Shane Hurlbut, ASC
Shane Hurlbut, ASC is a world-renowned cinematographer who shoots multimillion dollar blockbuster films. He is an innovative cinematic pioneer who deploys new techniques on every project as a challenge, to enhance the quality of his work. Shane seamlessly blends different camera emulsions to enhance storytelling and brings a level of unparalleled passion and excitement to every project.
Shane is a member of the prestigious American Society of Cinematographers and The Academy of Motion Picture Arts and Sciences. He is among a select group of cinematographers recognized by Canon as an “Explorer of Light” and by the Tiffen Company as an “ImageMaker.” These companies are especially known for recognizing film making innovators in how they use equipment and the results they deliver.

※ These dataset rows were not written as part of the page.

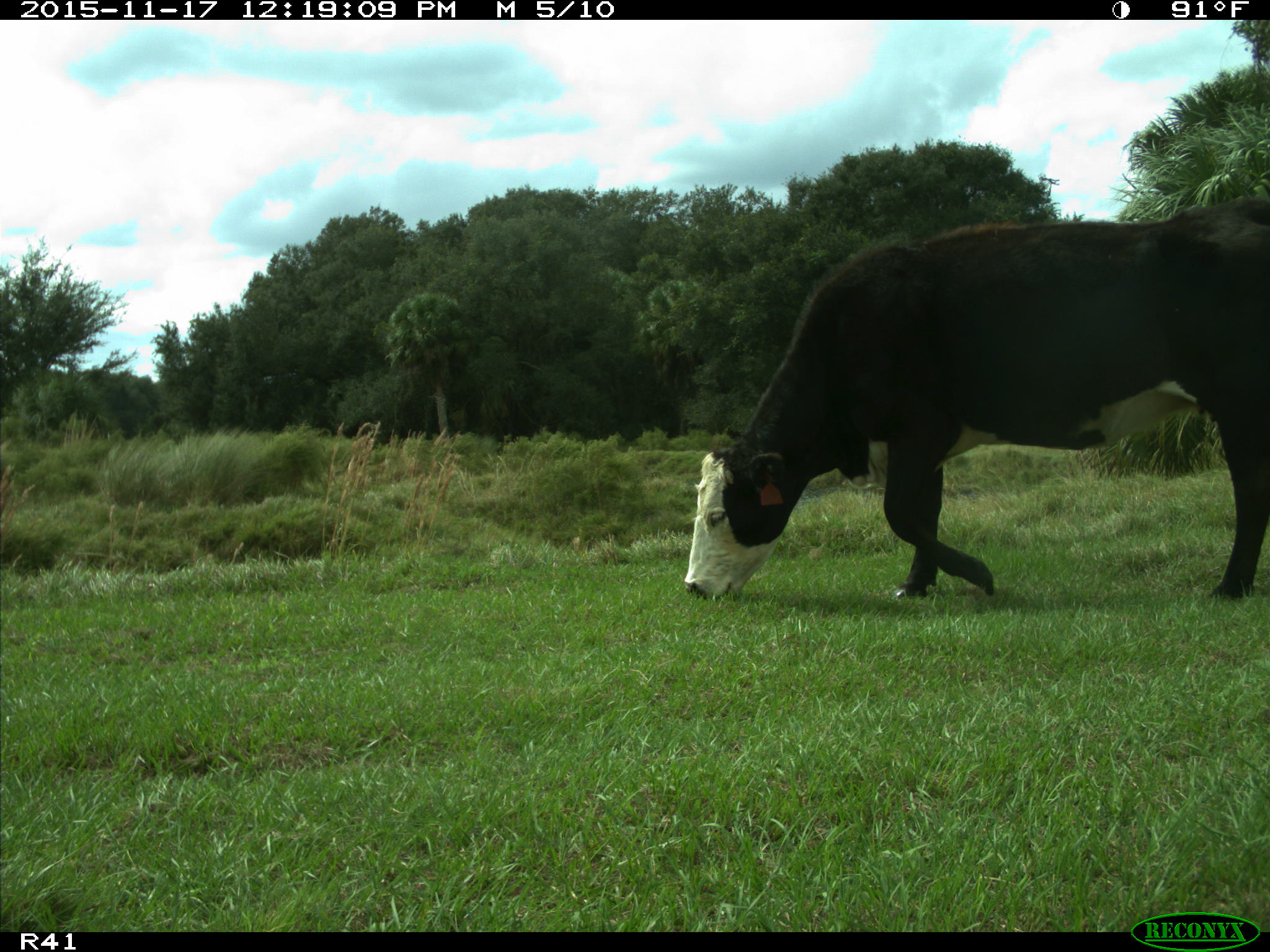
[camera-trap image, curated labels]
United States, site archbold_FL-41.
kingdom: Animalia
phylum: Chordata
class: Mammalia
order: Artiodactyla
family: Bovidae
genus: Bos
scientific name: Bos taurus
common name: domestic cow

The American Society of Cinematographers recognized Shane after his first feature film “The Rat Pack,” directed by Rob Cohen in 1998. Over the course of the next decade, he lensed eighteen additional features including “Terminator Salvation” and “We Are Marshall,” directed by McG, “The Greatest Game Ever Played,” directed by Bill Paxton, and “Drumline,” directed by Charles Stone III. “Act of Valor,” (2012) directed by Scott Waugh and Mike McCoy, was shot primarily using the Canon 5D Mark II camera and was the first HDSLR full-length feature released by a major studio.
Recent work includes “Fathers and Daughters.” Directed by Gabrielle Muccino, this emotional story has an impressive cast including: Russell Crowe, Aaron Paul, Amanda Seyfried, Diane Kruger, Jane Fonda, Octavia Spencer, Quvenzhane Wallis, Ryan Eggold, Janet McTeer, Bruce Greenwood, and Kylie Rogers.

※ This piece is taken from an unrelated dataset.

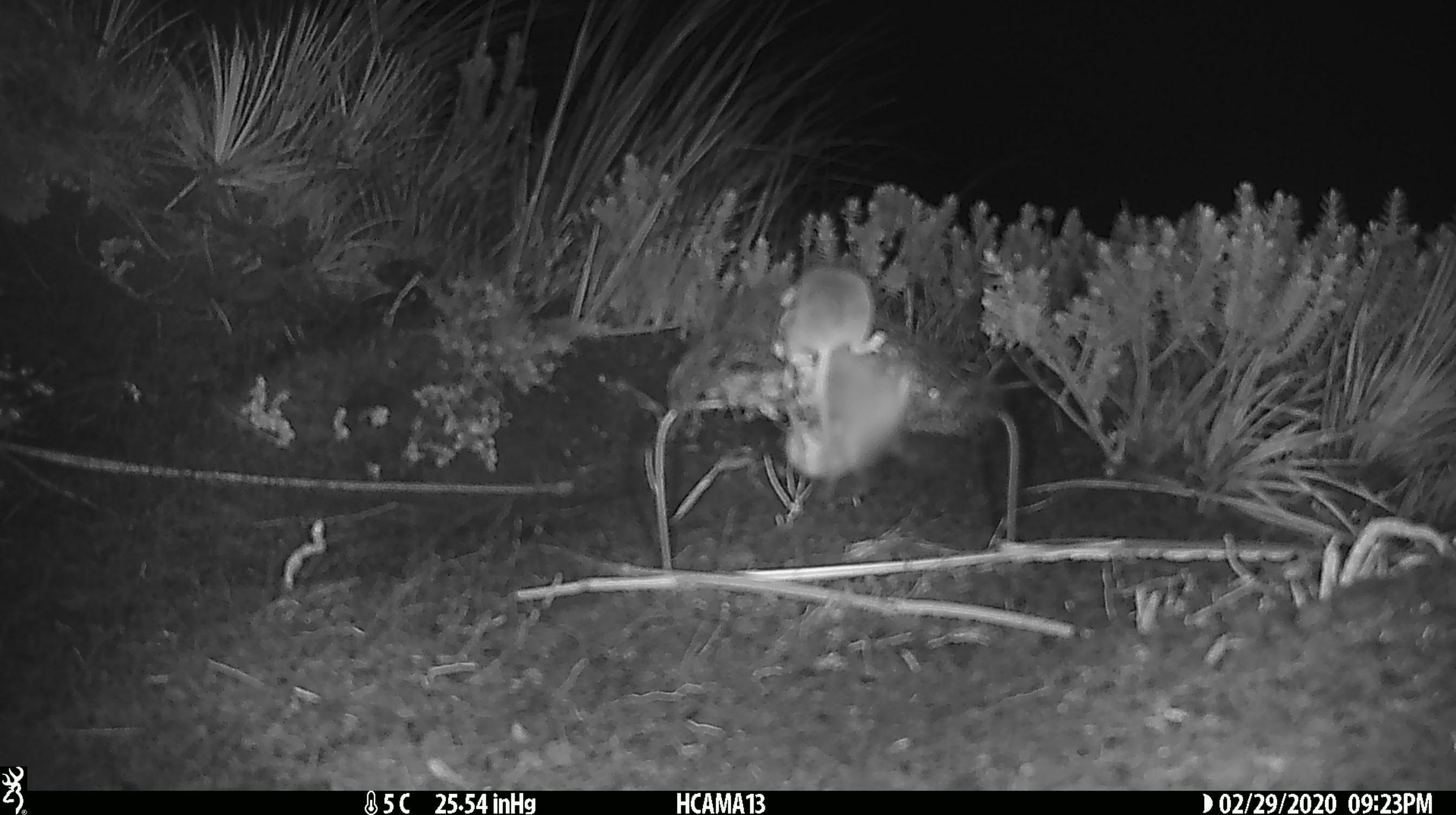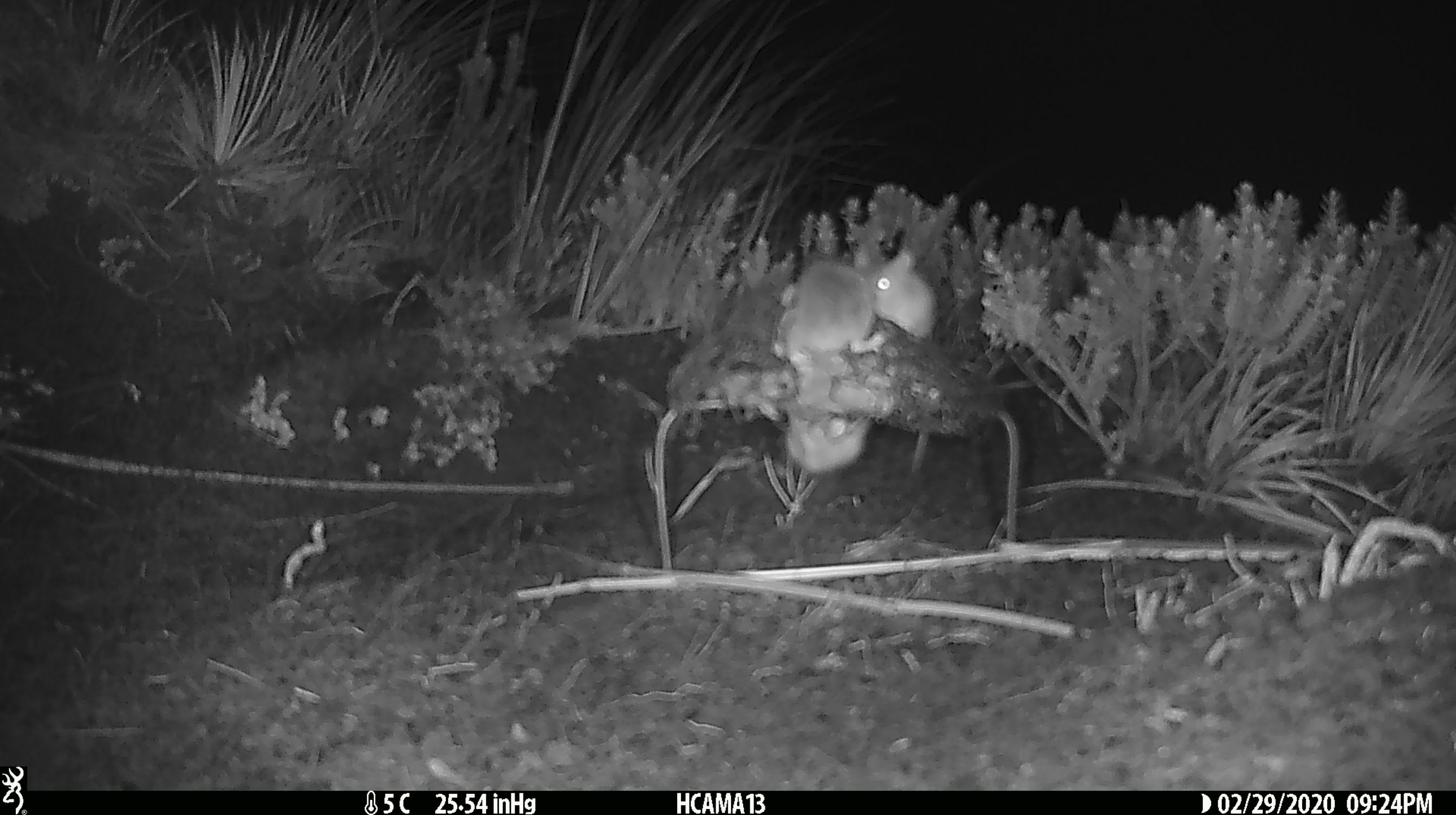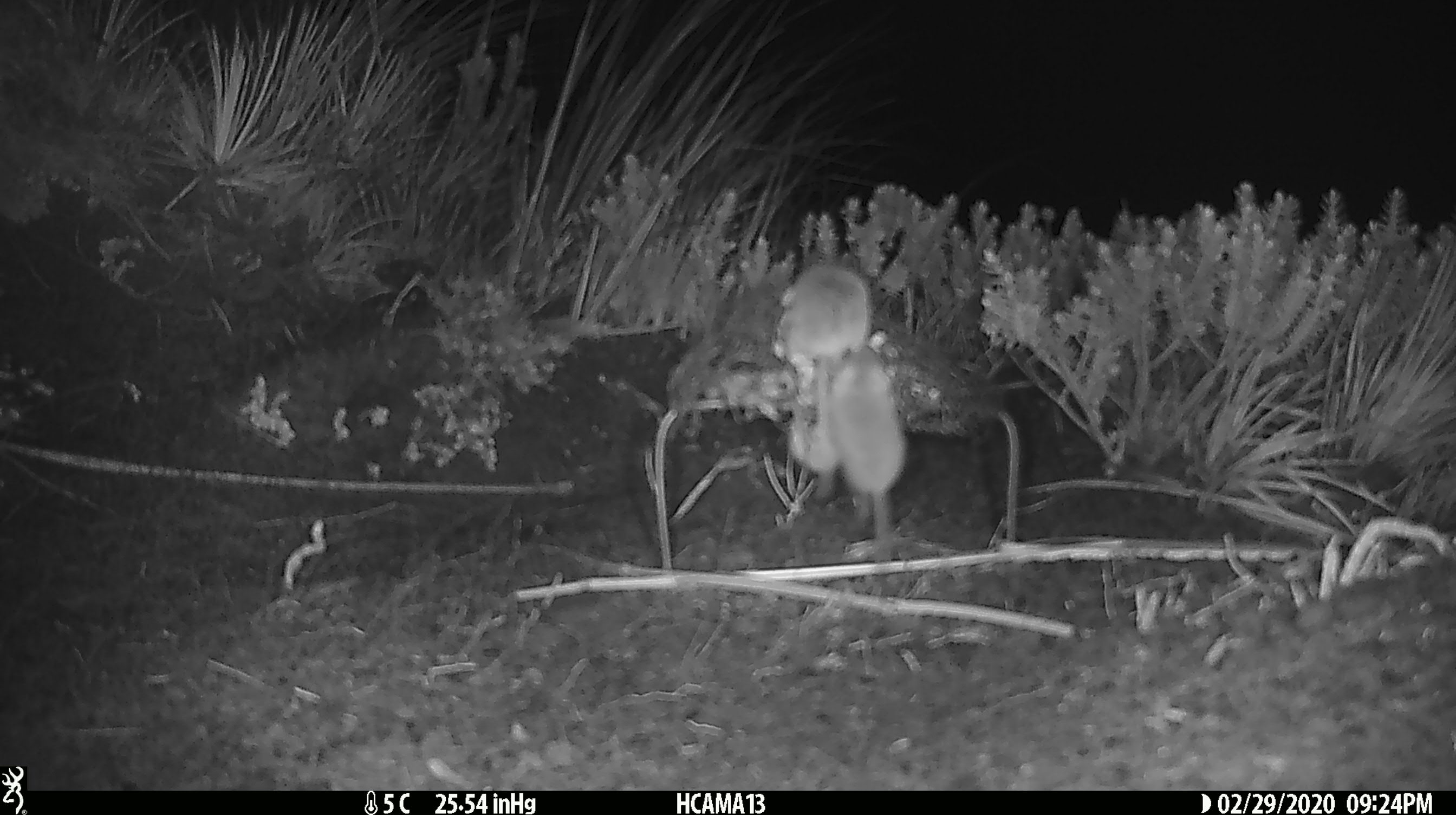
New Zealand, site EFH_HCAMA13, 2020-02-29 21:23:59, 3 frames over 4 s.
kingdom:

In addition, Shane teamed up with Director McG on his latest film, The Babysitter, a coming-of-age horror story, which will be released in 2016. The film stars Bella Thorne, Robbie Amell, and Hana Mae Lee.
In addition to his many feature films, Shane brought his extraordinary vision to tv with AMC’s popular new dystopian series Into the Badlands, created by Miles Millar and Al Gough. He shot the show’s six-episode first season with multiple cameras in the swampy, sometimes stormy, summer heat in and around New Orleans. During an intense, 51-day production schedule, he and his team helmed by directors David Dobkin and Guy Ferland used eight Red Epic Dragons and one 6K Red Dragon Weapon, with three additional Red Epic Dragons on the separate fight unit directed by Stephen Fung, to capture the kinetic scenes in a variety of locations.